Central Lakes
College will not be sending its football team to the 2012 Valley of the Sun
Bowl in Arizona. CLC, which won the Minnesota College
Athletic Conference championship Nov. 4, was to have played Glendale Community
College on Dec. 1. It would have been the fourth bowl game in as many years for
the Raiders. “It appears as though we may have
had a relatively small, but still significant eligibility issue with a one or
more football players,” said Kelly McCalla, interim vice president of academic
affairs. He said the issue has to do with when a student is considered fulltime. “It appears to have been a student
misunderstanding” as opposed to willful wrong-doing, McCalla said. “It was a
simple mistake, but one with real consequences.”
Among the
consequences is the loss of opportunity to achieve one more milestone in a
successful athletic season in which CLC rose to a No. 8 national ranking in the
National Junior College Athletic Association.

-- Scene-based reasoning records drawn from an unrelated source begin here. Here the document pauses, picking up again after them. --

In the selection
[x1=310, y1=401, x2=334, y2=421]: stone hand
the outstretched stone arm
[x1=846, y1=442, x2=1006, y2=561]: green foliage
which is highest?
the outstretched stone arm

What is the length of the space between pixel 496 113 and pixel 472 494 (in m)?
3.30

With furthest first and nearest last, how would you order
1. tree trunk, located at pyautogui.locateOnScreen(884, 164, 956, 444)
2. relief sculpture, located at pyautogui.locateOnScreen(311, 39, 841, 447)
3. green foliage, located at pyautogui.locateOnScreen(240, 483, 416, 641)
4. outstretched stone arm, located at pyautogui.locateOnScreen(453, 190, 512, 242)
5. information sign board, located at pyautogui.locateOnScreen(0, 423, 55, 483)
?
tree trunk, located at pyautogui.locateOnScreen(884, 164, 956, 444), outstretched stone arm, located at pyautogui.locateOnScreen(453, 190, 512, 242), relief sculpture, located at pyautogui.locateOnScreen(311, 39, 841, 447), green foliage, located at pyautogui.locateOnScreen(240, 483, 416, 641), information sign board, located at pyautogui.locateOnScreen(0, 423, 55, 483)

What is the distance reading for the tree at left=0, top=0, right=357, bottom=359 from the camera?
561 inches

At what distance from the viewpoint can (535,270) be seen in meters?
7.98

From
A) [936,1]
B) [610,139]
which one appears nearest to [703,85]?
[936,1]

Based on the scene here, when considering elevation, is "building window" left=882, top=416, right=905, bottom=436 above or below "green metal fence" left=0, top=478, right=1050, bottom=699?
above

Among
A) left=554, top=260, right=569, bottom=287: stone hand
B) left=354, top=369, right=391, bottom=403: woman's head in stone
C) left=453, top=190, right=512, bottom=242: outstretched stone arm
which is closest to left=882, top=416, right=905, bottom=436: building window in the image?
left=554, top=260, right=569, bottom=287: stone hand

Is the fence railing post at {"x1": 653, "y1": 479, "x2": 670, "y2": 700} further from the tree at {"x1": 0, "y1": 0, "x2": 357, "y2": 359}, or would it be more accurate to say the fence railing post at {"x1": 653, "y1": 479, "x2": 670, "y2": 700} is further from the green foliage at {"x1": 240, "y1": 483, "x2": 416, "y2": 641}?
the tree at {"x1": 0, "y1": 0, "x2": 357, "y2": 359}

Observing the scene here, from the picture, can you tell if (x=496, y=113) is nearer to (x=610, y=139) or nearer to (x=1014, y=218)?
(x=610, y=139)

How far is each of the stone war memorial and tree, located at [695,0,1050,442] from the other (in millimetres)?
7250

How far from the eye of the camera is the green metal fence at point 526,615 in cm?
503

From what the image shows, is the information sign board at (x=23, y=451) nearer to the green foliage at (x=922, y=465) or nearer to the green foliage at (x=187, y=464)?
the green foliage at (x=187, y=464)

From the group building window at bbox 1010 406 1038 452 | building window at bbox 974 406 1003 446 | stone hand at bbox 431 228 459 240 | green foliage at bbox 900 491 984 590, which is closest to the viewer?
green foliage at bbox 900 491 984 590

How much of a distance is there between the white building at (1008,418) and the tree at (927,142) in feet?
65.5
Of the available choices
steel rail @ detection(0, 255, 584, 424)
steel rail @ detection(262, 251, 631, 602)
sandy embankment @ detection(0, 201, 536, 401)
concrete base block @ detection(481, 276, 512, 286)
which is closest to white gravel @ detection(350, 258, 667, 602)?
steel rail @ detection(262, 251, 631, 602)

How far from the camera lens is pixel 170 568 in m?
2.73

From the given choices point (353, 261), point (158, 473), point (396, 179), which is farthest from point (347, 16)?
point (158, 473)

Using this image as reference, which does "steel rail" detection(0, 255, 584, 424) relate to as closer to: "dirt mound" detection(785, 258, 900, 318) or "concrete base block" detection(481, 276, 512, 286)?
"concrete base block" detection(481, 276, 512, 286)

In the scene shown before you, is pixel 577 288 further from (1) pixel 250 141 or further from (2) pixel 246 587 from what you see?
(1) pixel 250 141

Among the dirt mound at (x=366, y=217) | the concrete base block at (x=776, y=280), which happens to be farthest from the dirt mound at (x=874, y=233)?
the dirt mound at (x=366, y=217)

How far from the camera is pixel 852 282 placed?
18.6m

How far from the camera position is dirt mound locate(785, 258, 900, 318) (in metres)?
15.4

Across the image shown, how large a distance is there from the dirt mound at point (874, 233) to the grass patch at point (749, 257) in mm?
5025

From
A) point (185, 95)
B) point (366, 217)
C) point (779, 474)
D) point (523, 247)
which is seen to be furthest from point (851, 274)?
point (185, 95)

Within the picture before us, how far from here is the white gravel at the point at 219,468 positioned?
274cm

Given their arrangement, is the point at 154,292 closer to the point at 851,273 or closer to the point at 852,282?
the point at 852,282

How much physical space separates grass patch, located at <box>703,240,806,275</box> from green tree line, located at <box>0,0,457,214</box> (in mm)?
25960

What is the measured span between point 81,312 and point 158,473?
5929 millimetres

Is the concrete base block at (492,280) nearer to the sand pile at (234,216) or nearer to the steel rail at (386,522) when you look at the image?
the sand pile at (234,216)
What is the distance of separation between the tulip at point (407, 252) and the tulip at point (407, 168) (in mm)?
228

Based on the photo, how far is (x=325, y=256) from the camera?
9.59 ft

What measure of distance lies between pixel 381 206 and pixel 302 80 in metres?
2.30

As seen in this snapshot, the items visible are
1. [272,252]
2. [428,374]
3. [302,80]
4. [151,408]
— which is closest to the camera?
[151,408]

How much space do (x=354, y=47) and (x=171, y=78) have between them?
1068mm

McCalla met with players to explain
the situation and remind them of a primary commitment the college makes: “To
guide them to their degrees, to model good decision-making and act with
integrity.”
He noted that Central Lakes College
has the highest student retention rate and academic success of any football
program in the state. “We continue to strive to do things right in every
circumstance,” he said. “We feel deeply for the student athletes on the team
who did everything correctly and still are not able to live out this dream.”
College administration has reported
the potential eligibility conflict to the NJCAA.